## SOURCE PASSAGE
|---|

Sunday, October 31, 2010

so far

...this weekend, I have:

*carved pumpkins with a witch, a cat, two indians, and a cowboy

*eaten three different kinds of yummy soup, and three different kinds of yummy dessert

*read a little shakespeare

*celebrated two birthdays

*jumped on the trampoline with my nephews and niece

*had an encounter with alice in wonderland

*been entertained by dancing zombies, murderers, skeletons and clowns

*realized once more how grateful I am for my family, and how much I love my home

*also realized there are things in provo I miss when I'm away

productive weekend so far, wouldn't you say? :)

Thursday, October 28, 2010

about faith

I found myself wondering last night, wondering about faith.

If I was among the Israelites who had to cross the Red Sea, to walk between the walls of water held in place by a force so terrifying that even the particles of water fled from the sand leaving dry ground, would I have been able to take that step? Would I fear that halfway through the sea, the walls would crumble, ferociously tombing all beneath its path?

Faith is knowing I can take risks, step out into my own Red Sea with trust that it won't come crashing down around me. Faith is also understanding that if it does come crashing down, He will help me to swim.

Today I attended a lecture by essayist Brian Doyle, who taught me that there's nothing more important than stories. We preserve the world through stories. Without stories, we wouldn't have religion, we wouldn't have scripture, we wouldn't know about the humble carpenter who healed, taught, suffered, and died for us two thousand years ago, halfway across the world. Without stories, we wouldn't know that God said "let there be light," and there was.

Without stories, then, faith would cease to exist.

I want to tell stories.

Monday, October 25, 2010

hello, my name is _______

Every day we walk around getting to know people, finding out tidbits of information about people we already know very well, or random facts about complete strangers, like where they got their shoes, or whether or not they like cold weather. We go around placing pieces into the puzzle of others' personalities, wondering if we are close to finishing the picture, or if we have nothing more than the border. It's very satisfactory, I have found, to become acquainted with someone who wants to actively get to know me, who wants to sit and piece together the puzzle that is me, who tries to get to know me instead of doing so by mere chance.

|---|

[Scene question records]
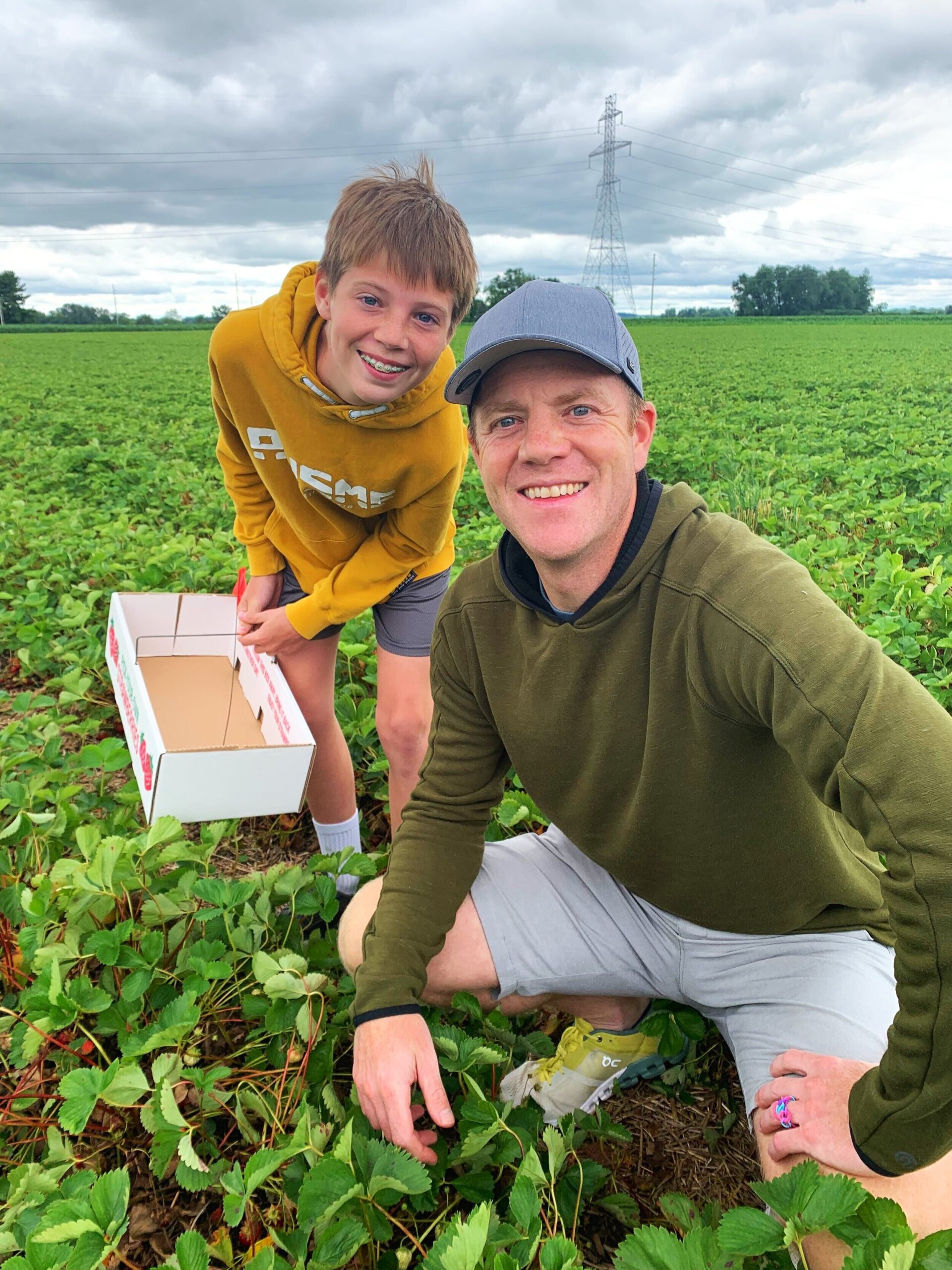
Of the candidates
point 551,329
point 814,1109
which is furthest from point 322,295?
point 814,1109

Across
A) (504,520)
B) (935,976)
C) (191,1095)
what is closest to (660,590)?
(504,520)

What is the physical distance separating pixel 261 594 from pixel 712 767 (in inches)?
59.0

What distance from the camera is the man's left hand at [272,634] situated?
2318 mm

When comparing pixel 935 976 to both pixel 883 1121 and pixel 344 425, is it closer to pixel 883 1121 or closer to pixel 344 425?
pixel 883 1121

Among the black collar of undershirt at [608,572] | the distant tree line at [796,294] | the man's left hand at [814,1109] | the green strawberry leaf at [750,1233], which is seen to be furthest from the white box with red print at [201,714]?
the distant tree line at [796,294]

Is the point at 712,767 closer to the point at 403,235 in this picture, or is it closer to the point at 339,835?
the point at 403,235

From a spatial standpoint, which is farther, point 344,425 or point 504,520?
point 344,425

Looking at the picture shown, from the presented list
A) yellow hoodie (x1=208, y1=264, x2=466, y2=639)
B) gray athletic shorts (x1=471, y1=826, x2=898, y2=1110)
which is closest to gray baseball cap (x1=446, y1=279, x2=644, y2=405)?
yellow hoodie (x1=208, y1=264, x2=466, y2=639)

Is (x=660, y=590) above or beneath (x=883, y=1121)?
above

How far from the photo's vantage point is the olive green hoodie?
0.99m

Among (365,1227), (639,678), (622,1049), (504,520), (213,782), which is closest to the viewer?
(365,1227)

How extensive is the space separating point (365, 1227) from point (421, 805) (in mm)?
697

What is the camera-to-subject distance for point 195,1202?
1424 mm

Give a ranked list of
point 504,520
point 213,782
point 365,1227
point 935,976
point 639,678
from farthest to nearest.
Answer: point 213,782 < point 504,520 < point 639,678 < point 365,1227 < point 935,976
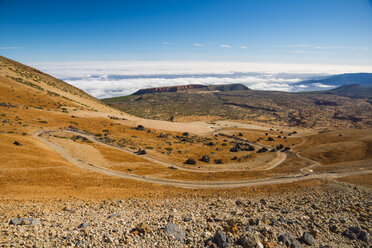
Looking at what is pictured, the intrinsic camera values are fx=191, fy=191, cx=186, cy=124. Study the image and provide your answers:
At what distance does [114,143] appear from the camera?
51250 mm

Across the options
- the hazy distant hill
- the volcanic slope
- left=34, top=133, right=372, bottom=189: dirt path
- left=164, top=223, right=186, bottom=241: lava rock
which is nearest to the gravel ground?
left=164, top=223, right=186, bottom=241: lava rock

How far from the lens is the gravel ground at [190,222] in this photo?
32.7 feet

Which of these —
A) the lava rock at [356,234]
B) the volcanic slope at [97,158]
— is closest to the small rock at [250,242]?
the lava rock at [356,234]

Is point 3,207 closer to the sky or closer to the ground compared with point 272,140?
closer to the sky

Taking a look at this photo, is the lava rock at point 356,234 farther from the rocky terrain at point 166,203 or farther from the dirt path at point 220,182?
the dirt path at point 220,182

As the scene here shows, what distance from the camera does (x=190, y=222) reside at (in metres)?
12.4

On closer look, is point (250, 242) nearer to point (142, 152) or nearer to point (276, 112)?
point (142, 152)

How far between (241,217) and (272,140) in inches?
2768

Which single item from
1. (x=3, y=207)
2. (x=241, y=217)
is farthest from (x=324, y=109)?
(x=3, y=207)

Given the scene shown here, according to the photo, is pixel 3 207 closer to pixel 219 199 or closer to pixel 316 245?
pixel 219 199

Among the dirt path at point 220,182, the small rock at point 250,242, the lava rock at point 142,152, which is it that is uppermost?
the small rock at point 250,242

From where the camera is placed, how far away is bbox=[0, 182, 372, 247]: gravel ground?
32.7 ft

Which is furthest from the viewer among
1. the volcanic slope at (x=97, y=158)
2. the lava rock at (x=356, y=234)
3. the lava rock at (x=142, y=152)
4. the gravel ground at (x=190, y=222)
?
the lava rock at (x=142, y=152)

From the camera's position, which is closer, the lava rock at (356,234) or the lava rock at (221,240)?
the lava rock at (221,240)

|---|

## STATED EXERCISE
Quote everything in the blog posts from "Every day we" down to "by mere chance.". The listing has nothing to do with the blog posts.

## OUTPUT FOR THIS EXERCISE
Every day we walk around getting to know people, finding out tidbits of information about people we already know very well, or random facts about complete strangers, like where they got their shoes, or whether or not they like cold weather. We go around placing pieces into the puzzle of others' personalities, wondering if we are close to finishing the picture, or if we have nothing more than the border. It's very satisfactory, I have found, to become acquainted with someone who wants to actively get to know me, who wants to sit and piece together the puzzle that is me, who tries to get to know me instead of doing so by mere chance.